Changes in Frequency-Size Relationships from Small to Large Earthquakes

J. F. Pacheco, Christopher Scholz, & Lynn Sykes

Published 1992, SCEC Contribution #13

THE constant 'b value' observed in frequency–magnitude distributions of earthquakes has been taken as an indication of self-similarity at all magnitudes. Hence, earthquake properties should scale uniformly in the same way from small to large earthquakes. It has often been observed, however, that the seismic moment released in small earthquakes scales differently with rupture length than it does for large events1,2, where the crossover between small and large events is defined at a rupture dimension equal to the down-dip width of the seismogenic zone. A possible explanation for this contradiction is that frequency–size distributions are biased by small earthquakes. Small events dominate most global earthquake catalogues because of the short time-period covered.
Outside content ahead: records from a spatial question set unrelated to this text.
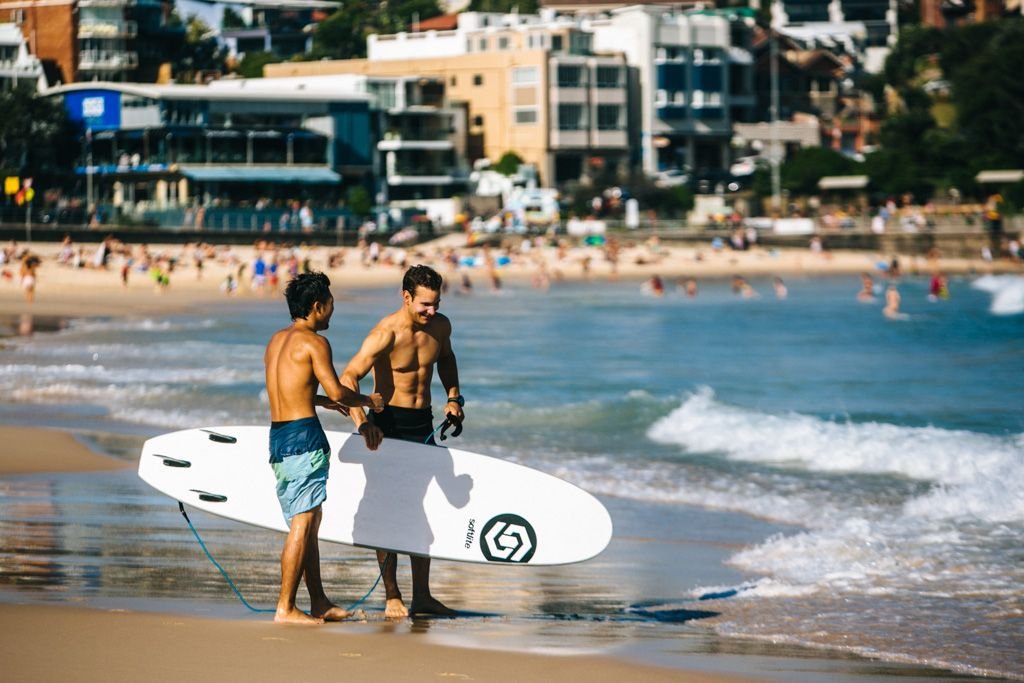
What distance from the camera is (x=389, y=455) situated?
6.73 meters

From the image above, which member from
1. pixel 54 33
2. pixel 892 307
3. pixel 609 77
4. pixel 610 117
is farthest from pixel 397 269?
pixel 609 77

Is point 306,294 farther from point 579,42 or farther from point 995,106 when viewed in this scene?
point 579,42

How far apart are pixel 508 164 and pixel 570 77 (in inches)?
304

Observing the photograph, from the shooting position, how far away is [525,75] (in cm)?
7562

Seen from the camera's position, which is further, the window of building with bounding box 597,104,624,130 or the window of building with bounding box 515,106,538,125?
the window of building with bounding box 597,104,624,130

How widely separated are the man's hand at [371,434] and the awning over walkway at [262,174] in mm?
57432

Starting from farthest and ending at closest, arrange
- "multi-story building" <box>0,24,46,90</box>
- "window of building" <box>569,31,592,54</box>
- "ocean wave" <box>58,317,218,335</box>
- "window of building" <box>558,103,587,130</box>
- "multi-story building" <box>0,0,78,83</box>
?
"window of building" <box>569,31,592,54</box> → "window of building" <box>558,103,587,130</box> → "multi-story building" <box>0,24,46,90</box> → "multi-story building" <box>0,0,78,83</box> → "ocean wave" <box>58,317,218,335</box>

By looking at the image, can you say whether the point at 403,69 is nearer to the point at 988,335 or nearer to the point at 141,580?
the point at 988,335

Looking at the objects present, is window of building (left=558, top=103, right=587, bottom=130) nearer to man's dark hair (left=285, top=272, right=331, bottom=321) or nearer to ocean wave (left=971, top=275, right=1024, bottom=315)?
ocean wave (left=971, top=275, right=1024, bottom=315)

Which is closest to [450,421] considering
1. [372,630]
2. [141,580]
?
[372,630]

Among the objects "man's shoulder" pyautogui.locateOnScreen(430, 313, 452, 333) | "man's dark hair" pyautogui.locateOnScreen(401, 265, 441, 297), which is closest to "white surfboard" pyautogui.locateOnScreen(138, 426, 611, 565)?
"man's shoulder" pyautogui.locateOnScreen(430, 313, 452, 333)

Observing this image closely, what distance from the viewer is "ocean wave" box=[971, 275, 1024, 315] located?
141ft

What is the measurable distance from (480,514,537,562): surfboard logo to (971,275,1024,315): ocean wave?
37130 millimetres

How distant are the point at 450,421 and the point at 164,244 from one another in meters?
47.1
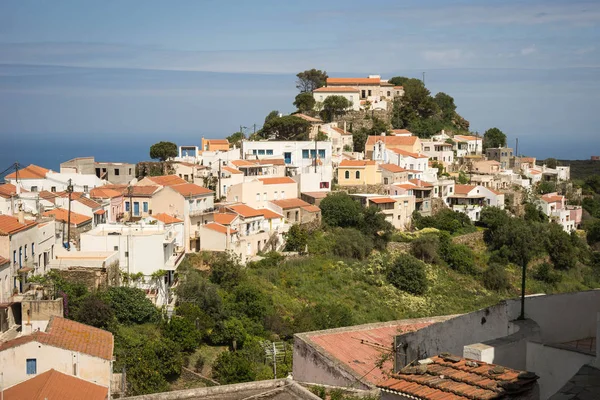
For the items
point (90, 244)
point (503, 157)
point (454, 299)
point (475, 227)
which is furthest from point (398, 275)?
point (503, 157)

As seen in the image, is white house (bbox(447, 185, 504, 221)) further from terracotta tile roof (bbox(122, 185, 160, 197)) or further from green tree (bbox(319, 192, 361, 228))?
terracotta tile roof (bbox(122, 185, 160, 197))

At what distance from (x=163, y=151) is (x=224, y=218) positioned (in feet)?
50.1

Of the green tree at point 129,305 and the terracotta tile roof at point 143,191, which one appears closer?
the green tree at point 129,305

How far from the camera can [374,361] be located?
10008 mm

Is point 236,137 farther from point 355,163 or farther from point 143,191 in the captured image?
point 143,191

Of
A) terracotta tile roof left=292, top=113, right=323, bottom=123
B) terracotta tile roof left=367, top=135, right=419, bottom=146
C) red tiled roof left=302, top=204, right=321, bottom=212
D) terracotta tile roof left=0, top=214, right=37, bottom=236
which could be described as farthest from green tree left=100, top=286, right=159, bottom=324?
terracotta tile roof left=367, top=135, right=419, bottom=146

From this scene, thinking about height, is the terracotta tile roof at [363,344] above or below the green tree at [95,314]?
above

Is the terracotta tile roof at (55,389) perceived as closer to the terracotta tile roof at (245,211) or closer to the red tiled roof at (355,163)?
the terracotta tile roof at (245,211)

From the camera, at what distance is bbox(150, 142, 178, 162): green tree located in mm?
48719

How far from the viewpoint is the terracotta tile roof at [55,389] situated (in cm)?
1474

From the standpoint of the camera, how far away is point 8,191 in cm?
3303

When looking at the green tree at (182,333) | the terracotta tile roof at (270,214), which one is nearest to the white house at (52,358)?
the green tree at (182,333)

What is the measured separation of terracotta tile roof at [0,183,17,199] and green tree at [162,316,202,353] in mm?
9272

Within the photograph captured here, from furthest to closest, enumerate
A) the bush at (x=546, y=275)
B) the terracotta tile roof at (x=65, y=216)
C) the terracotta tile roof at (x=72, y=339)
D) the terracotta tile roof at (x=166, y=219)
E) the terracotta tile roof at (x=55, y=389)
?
1. the bush at (x=546, y=275)
2. the terracotta tile roof at (x=166, y=219)
3. the terracotta tile roof at (x=65, y=216)
4. the terracotta tile roof at (x=72, y=339)
5. the terracotta tile roof at (x=55, y=389)
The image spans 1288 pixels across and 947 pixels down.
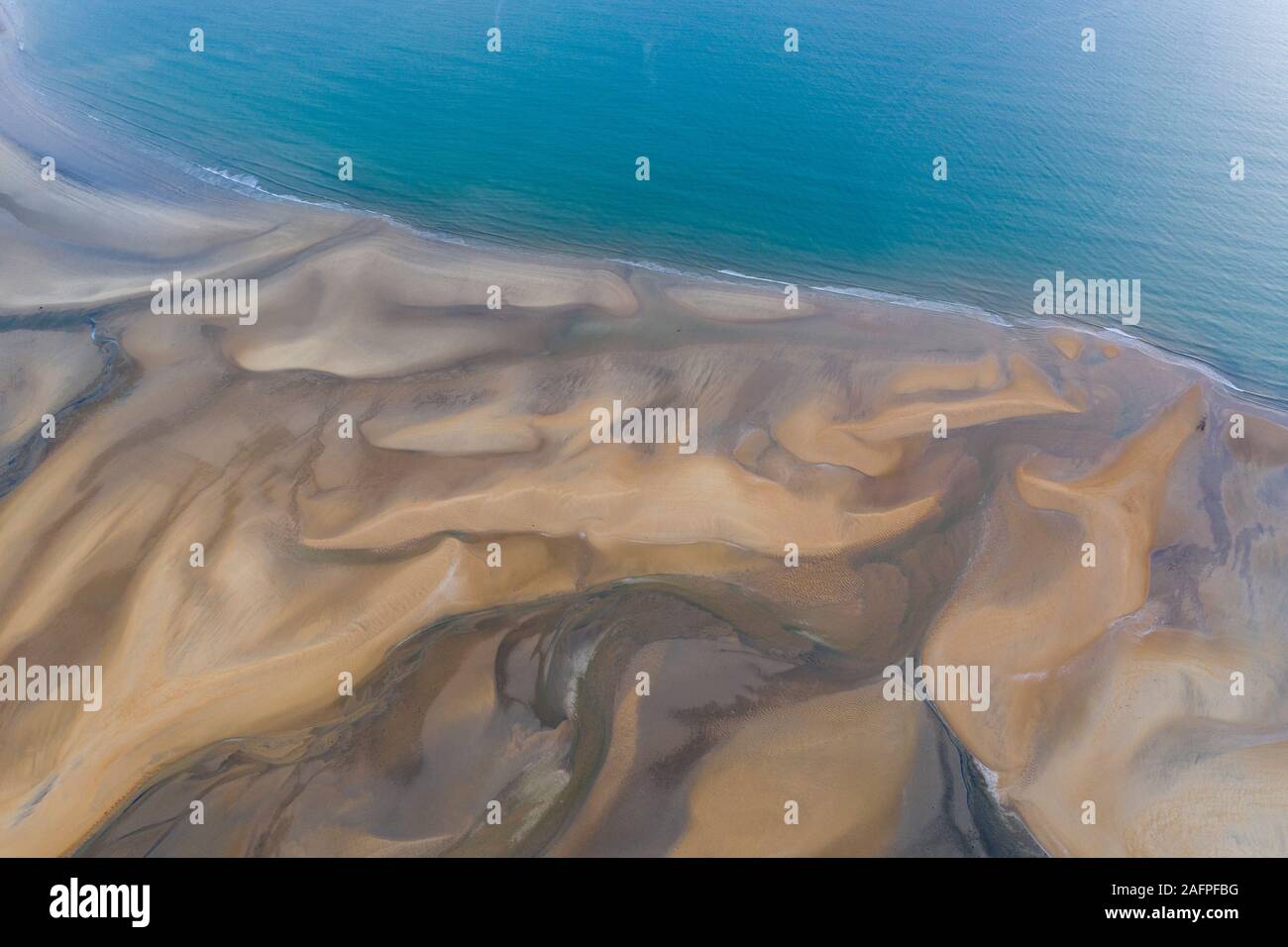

Another source of bias in size distributions is the saturation of earthquake magnitudes for large events. Here we correct biases in calculations of b values and present evidence for a change in b value in frequency–size distributions. We find that a break in self-similarity, from small to large earthquakes, occurs at a point where the dimension of the event equals the down-dip width of the seismogenic layer.

Pacheco, J., Scholz, C., & Sykes, L. (1992). Changes in Frequency-Size Relationships from Small to Large Earthquakes. Nature, 355(6355), 71-73. doi: 10.1038/355071a0.